## WORK TO COMPLETE
Each line below that contains the word "atom" must be copied.
Start of LISTED ENTRIES
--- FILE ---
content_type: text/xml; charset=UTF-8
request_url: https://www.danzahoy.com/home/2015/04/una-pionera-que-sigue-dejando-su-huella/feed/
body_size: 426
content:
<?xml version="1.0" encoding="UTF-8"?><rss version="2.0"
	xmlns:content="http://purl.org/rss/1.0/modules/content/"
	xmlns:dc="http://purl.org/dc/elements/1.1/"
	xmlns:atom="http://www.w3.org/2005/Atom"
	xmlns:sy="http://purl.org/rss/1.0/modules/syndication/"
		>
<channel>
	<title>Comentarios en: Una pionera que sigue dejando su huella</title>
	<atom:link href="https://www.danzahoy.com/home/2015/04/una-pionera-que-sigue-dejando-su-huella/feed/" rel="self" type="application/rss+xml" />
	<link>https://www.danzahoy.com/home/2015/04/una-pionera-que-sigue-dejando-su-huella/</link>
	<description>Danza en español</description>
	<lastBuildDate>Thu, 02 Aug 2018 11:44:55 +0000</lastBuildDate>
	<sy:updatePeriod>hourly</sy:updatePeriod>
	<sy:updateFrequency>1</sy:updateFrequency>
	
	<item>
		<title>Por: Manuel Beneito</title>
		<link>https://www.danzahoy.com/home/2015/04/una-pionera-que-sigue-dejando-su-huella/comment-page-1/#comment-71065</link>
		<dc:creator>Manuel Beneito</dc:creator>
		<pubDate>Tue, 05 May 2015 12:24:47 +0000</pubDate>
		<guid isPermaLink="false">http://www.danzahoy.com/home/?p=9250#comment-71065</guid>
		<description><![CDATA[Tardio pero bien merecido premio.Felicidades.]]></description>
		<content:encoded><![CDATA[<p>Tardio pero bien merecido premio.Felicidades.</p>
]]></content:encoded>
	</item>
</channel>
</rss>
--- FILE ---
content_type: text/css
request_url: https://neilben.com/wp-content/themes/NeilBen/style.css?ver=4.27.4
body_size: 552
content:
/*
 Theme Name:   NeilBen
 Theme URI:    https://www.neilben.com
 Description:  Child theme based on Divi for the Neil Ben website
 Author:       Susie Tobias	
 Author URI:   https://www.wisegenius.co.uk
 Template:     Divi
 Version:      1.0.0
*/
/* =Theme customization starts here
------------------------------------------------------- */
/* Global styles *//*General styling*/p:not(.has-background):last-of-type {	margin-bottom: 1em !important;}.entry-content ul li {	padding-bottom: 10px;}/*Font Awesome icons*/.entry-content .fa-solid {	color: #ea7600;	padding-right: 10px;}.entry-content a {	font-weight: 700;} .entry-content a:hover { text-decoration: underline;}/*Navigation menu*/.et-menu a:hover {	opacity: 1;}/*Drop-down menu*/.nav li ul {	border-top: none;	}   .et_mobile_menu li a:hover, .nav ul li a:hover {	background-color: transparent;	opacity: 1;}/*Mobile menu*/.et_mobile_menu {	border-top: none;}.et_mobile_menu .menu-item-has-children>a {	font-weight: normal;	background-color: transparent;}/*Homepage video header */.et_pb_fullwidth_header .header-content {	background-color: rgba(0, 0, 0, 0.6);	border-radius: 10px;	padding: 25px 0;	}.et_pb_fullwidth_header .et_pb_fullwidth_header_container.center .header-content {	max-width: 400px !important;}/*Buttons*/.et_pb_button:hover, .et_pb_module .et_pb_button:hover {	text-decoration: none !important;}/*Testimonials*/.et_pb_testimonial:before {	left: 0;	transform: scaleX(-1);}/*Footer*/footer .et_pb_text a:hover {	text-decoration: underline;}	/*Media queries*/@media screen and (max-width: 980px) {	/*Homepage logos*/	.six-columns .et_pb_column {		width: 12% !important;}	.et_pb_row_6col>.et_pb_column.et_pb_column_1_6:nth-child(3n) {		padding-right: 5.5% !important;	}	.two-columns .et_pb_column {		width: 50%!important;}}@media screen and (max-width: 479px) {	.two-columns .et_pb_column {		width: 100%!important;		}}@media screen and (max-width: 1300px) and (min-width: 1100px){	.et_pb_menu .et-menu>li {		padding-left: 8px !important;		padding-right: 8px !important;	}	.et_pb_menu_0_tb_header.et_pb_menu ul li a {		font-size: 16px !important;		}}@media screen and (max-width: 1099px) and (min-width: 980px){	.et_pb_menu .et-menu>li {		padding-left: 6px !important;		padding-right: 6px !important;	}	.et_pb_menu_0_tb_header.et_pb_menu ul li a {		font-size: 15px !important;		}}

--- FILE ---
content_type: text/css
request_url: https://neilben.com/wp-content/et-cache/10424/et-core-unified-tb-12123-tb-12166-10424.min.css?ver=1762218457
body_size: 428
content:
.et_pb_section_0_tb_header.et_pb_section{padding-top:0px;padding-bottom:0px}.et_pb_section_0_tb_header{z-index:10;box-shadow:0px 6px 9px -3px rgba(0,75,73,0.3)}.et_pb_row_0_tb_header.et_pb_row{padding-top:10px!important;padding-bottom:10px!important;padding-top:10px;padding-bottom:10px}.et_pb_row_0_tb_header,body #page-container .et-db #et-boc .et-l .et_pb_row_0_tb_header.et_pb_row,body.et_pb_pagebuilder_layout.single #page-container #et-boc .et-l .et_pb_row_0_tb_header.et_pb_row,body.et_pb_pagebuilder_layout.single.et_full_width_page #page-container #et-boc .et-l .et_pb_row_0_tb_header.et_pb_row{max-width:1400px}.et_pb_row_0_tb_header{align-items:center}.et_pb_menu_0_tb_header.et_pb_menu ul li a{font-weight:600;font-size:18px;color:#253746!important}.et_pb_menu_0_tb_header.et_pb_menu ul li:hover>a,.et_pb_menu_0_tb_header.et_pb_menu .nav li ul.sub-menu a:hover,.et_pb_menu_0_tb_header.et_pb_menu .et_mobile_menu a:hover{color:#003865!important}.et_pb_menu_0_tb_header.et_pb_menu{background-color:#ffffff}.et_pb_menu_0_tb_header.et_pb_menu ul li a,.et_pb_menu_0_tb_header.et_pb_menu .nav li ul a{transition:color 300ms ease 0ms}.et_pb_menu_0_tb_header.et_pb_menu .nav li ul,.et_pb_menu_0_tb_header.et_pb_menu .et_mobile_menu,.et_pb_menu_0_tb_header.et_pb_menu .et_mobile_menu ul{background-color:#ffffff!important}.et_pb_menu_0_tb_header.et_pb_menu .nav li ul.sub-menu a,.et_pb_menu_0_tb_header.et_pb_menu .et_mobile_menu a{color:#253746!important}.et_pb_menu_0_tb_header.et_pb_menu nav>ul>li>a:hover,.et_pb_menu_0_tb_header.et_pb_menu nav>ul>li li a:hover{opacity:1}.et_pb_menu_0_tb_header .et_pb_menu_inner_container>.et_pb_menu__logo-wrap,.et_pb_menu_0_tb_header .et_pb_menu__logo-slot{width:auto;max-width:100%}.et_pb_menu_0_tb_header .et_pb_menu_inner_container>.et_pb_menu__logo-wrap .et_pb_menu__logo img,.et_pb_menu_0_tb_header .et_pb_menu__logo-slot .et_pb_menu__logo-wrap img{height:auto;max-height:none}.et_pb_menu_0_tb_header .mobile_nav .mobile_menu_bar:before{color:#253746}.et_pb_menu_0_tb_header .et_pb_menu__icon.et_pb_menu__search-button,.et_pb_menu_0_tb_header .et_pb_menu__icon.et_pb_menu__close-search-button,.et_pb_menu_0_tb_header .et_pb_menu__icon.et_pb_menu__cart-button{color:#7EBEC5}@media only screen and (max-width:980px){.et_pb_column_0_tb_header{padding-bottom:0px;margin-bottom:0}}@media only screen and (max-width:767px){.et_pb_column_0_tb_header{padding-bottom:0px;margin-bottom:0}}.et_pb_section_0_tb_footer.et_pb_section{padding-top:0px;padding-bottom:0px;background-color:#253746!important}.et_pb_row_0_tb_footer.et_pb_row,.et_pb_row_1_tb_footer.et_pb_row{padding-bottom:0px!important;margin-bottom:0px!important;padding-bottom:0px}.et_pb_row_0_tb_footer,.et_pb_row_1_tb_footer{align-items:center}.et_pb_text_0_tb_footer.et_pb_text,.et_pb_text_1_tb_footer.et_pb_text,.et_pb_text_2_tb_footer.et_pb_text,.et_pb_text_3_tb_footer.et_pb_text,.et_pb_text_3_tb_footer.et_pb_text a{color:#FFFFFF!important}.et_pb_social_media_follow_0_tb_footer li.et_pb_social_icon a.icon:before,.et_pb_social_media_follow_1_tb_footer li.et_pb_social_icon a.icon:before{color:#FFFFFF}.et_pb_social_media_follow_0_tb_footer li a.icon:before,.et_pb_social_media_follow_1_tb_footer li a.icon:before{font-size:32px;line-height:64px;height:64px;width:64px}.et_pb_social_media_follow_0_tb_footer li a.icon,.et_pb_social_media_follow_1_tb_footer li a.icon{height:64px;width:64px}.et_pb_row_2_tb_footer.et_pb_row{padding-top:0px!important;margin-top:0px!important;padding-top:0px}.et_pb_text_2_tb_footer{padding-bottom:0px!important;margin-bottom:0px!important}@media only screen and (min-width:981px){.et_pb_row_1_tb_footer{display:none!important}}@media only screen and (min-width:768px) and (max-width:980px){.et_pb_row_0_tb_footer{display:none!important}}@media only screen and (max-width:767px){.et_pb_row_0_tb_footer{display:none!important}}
End of LISTED ENTRIES
## RESULT OF THIS TASK
	xmlns:atom="http://www.w3.org/2005/Atom"
	<atom:link href="https://www.danzahoy.com/home/2015/04/una-pionera-que-sigue-dejando-su-huella/feed/" rel="self" type="application/rss+xml" />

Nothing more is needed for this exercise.